Eu lá entrei para a Televisão, e o Vasco bateu a porta duas ou três semanas depois. Déramo-nos bem, estabelecera-se entre nós uma espécie de amizade e dentro de pouco tempo já tínhamos amigos comuns. Mas mantive sempre com o Vasco uma relação à parte. Almoçávamos ou jantávamos juntos com regular assiduidade. Começámos pelo “Isaura”, que frequentámos bastante tempo; daqui passámos para o “Polícia”, onde jantávamos quase quinzenalmente; e, num upgrade final, mudámo-nos para o “Gambrinus”: já tínhamos subido na vida o suficiente para sustentar este luxo. 

Mas foi ainda no tempo do “Isaura” que o Vasco um dia me deixou completamente desconcertada. Falávamos sobre as pessoas, as suas qualidades e defeitos. Eu disse qualquer coisa como – “Ninguém fala dos seus defeitos mais graves ou feios”. Resposta: “Pois eu falo”. Pergunta: “Então diz lá um defeito teu daqueles que as pessoas não mencionam.” Resposta: “Olha, por exemplo, sou mentiroso.” “Repete lá isso!” “Eu sou mentiroso”. Fiquei atónita e sem palavras: tanta coragem moral! Desde esse dia passei a olhar para o Vasco com muita admiração e muito respeitinho. Quantas pessoas haverá capazes de se exporem com tanto desassombro? Só conheci uma. Chamava-se Vasco Pulido Valente.

Não tem fim o que lhe devo. De todas as vezes que estivemos juntos aprendi sempre alguma coisa com ele; ou levava para casa uma questão para pensar. Principalmente, foi com o Vasco que aprendi a escrever história, num tempo em que a produção historiográfica portuguesa, esmagada entre o academismo e o marxismo, era praticamente ilegível. Sobre isto, o Vasco era divertidíssimo, mormente quando dedilhava as suas cordas mais cáusticas e mordazes, que eram as minhas preferidas.

Estas duas qualidades, sobretudo, irritavam os leitores das suas inúmeras crónicas: que era um pessimista crónico, talhado para só ver o lado sombrio da existência.
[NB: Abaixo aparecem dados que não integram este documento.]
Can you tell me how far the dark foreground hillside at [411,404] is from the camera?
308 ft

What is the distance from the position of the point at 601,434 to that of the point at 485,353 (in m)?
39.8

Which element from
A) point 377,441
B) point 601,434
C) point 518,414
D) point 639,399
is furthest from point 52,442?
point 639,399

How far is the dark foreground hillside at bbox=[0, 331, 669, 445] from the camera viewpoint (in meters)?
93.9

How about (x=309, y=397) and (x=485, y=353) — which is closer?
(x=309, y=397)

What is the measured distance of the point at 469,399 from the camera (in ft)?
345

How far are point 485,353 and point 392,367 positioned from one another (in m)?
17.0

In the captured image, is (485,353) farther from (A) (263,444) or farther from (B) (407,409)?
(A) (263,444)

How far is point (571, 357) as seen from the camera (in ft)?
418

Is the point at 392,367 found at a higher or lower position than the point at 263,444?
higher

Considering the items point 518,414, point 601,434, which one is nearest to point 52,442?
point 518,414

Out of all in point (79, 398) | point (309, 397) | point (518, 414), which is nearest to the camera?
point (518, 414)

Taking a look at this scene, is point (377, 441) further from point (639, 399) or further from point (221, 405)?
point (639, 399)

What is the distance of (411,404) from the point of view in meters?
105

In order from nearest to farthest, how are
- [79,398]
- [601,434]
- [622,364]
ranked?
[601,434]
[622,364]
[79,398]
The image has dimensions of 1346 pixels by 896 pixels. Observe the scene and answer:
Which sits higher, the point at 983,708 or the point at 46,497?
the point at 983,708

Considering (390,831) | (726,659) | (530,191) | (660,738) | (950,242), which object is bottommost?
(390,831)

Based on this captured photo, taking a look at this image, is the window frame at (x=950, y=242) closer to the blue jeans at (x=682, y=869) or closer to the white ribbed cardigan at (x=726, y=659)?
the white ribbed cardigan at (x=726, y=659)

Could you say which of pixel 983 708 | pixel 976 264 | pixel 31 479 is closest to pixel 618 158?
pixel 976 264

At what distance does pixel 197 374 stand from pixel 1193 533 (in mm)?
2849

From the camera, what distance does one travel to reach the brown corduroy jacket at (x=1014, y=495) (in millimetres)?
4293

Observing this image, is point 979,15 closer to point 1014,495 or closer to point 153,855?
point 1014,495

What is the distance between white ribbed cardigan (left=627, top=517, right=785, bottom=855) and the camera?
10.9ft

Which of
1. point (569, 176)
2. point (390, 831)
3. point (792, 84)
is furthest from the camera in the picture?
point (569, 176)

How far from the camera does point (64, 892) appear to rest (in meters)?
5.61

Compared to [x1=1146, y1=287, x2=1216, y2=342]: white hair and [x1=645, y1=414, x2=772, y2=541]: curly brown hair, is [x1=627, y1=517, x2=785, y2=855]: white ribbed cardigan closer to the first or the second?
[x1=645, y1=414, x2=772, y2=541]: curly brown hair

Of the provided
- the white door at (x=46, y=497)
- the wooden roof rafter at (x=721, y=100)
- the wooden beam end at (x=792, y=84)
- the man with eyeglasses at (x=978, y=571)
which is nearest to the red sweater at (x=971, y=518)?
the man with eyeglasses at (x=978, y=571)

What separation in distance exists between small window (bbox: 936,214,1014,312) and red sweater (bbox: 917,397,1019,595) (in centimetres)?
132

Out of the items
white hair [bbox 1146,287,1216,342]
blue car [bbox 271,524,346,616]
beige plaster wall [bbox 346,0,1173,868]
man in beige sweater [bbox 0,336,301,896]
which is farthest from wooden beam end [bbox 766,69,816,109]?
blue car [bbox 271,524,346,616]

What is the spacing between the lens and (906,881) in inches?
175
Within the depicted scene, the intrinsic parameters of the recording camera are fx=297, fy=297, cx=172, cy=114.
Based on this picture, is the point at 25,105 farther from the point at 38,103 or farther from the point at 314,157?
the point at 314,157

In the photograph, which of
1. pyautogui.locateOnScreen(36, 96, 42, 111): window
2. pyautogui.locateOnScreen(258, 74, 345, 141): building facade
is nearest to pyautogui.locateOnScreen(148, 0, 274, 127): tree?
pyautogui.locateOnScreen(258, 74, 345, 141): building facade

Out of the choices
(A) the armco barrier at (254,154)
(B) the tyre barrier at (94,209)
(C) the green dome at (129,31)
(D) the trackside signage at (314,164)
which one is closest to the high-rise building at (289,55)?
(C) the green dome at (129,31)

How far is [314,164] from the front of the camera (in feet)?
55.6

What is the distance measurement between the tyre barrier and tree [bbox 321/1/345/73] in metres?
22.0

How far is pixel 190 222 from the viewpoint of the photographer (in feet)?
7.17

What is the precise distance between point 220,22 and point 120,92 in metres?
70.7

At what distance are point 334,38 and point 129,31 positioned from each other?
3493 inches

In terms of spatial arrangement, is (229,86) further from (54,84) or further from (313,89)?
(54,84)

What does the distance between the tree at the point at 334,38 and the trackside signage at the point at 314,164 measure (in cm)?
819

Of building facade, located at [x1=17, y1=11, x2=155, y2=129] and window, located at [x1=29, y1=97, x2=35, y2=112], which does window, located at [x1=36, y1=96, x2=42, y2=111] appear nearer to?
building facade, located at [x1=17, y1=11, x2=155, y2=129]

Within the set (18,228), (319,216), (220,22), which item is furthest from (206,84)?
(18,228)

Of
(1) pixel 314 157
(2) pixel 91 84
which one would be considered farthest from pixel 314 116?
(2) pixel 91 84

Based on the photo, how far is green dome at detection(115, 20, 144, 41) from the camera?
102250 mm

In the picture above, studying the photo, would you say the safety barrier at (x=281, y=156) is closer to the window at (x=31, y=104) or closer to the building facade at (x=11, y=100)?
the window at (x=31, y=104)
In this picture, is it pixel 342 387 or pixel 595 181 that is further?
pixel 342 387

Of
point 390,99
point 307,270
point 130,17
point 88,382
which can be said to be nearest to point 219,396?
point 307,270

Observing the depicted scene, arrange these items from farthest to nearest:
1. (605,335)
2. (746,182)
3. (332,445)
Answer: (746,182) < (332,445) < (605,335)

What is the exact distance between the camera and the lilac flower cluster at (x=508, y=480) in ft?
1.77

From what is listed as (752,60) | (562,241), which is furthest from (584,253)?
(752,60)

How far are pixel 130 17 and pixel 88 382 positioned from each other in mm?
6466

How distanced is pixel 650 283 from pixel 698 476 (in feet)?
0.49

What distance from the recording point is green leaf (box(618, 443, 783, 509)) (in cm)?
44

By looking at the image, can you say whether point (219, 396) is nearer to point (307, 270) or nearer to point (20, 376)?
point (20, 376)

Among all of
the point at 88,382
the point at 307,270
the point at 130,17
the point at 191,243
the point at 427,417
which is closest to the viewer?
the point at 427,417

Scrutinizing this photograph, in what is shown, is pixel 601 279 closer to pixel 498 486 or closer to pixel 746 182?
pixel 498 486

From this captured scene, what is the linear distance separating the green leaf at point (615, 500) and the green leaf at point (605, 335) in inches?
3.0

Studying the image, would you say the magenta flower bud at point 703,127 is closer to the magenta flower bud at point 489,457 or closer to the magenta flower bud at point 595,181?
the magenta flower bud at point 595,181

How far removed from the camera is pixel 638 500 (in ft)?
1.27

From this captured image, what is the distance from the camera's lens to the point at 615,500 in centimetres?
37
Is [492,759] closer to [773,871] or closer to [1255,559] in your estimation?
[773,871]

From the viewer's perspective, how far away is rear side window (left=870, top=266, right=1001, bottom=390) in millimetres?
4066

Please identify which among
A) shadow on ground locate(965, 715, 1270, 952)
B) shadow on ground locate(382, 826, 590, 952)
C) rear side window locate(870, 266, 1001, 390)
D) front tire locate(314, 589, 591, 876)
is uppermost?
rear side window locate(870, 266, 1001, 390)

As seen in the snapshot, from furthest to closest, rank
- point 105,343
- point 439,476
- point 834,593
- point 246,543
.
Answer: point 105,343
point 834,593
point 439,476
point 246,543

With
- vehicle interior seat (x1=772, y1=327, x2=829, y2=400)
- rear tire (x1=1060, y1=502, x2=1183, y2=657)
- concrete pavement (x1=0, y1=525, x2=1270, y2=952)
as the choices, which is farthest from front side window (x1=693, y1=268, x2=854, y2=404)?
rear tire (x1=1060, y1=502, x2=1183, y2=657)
De facto, esta não lhe aparecia pelo lado solar, e ele não estava disposto a dourar a pílula da vida ou o mundo. Vasco Pulido Valente sempre foi o implacável escritor de uma justificada desesperança.

A sua inteligência deslumbrava – do Vasco Pulido Valente se pode dizer, com toda a pertinência, que era um génio. A sua cultura enciclopédica era esmagadora – mas esta, trabalhada e assimilada pela sua mente superior, transformou-a ele num método de pensar. A inexcedível beleza da sua prosa servia à maravilha esta espécie de alquimia. 

Resta acrescentar que existe um fio condutor que confere coerência ao que muitas vezes pareciam incongruências: a sua absoluta intransigência em relação à Liberdade. Foi um homem livre e sempre respeitou a total liberdade dos outros, mesmo quando esta tocava as raias da extravagância. Parece fácil ou evidente? Não, é muito difícil, e foi, em Vasco Pulido Valente, a forma privilegiada da sua generosidade.